THE SCORCHING heat and acrid smoke that has made life hell in Moscow for the last fortnight has doubled its normal death-rate…

THE SCORCHING heat and acrid smoke that has made life hell in Moscow for the last fortnight has doubled its normal death-rate to 700 a day. Muscovites living with temperatures over 32 degrees all last week are fleeing the city in large numbers or staying away from work, as firefighters in the countryside battle wildfires covering 1,740 square kilometres. Weekend concentrations of carbon monoxide and other poisonous substances were seven times above what is considered safe, while the ministry of emergency situations has appealed for volunteer firefighters, acknowledging that the 10,000 already deployed are overwhelmed.

Extreme weather conditions, however, appear to have compounded a man-made disaster waiting to happen, and there is now growing anger over the government’s response and the parlous state of both fire and forestry services. When the wildfires broke out, the media reported, firefighters discovered forest roads overgrown and in poor repair, ponds intended to provide water for their tanks filled with sludge and fire trucks broken down or in a state of disrepair.
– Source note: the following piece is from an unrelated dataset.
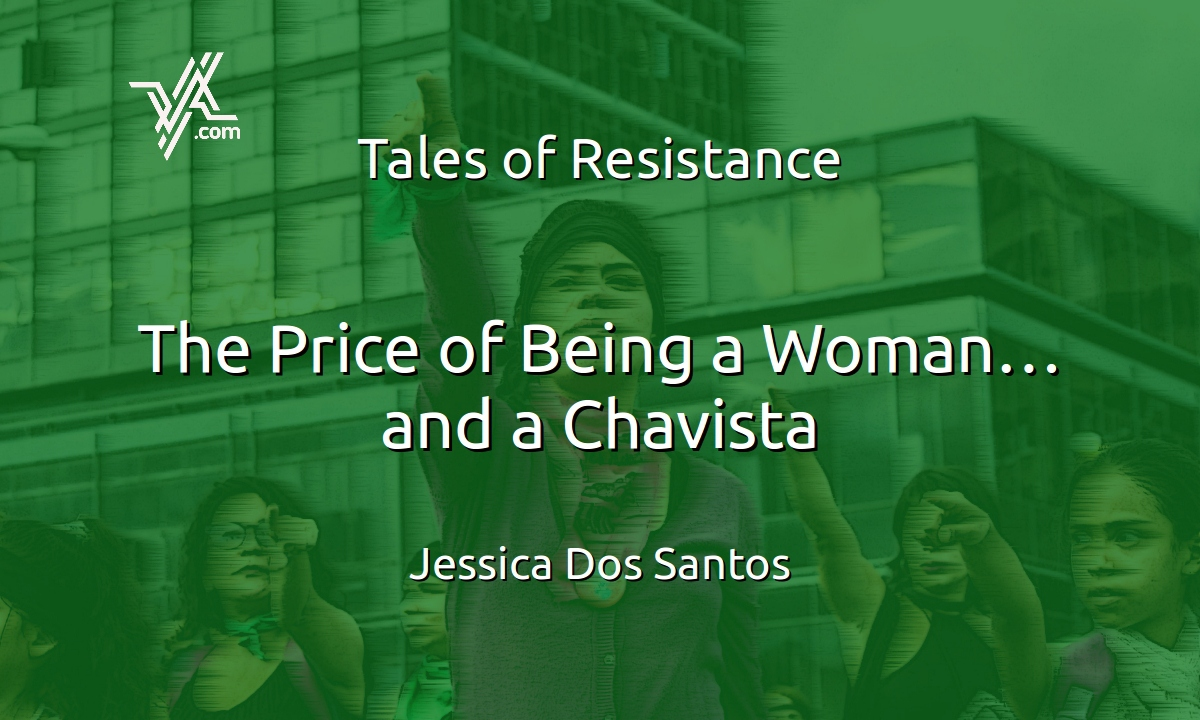 "Venezuelan women have borne the brunt of the crisis while also sustaining the Revolution. Jessica Dos Santos looks at feminist struggles in the latest delivery of ""Tales of Resistance"" (Photo by Mariana Cano, modified)"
They blame a 2006 reform of the country’s forest code that allowed logging companies to contract out firefighting. It also dismantled the national fire service’s effective network of monitors, replacing them with satellite and aerial-based technology that has proved unable to detect fires early before they spread. When the fires broke out, contractors were unprepared and poorly equipped, local officials say. A paper from the Academy of Sciences’ Keldysh Institute of Applied Mathematics three years ago warned prophetically that “the first dry year after the liquidation of the system of forest protection would become a catastrophe” for Russia.

Meanwhile, the ripple effect of a likely one-third decline in the annual grain harvest has resulted in a dramatic rise in world prices of wheat and barley and an emergency ban by Moscow on wheat exports. But the attempt to protect Russian consumers by the world’s third largest wheat exporter sharply exacerbated market pressures that many still fear could plunge developing countries into another round of the acute food price inflation that led to riots in 2008. That danger is still there, but initial panic in markets, and prices, have since eased on confirmation that international grain stocks are remarkably healthy – some 50 per cent up on two years ago. This is equivalent to 14 times the amount of grain lost in Russia’s drought or a third of global consumption. This time the market should bear the strain.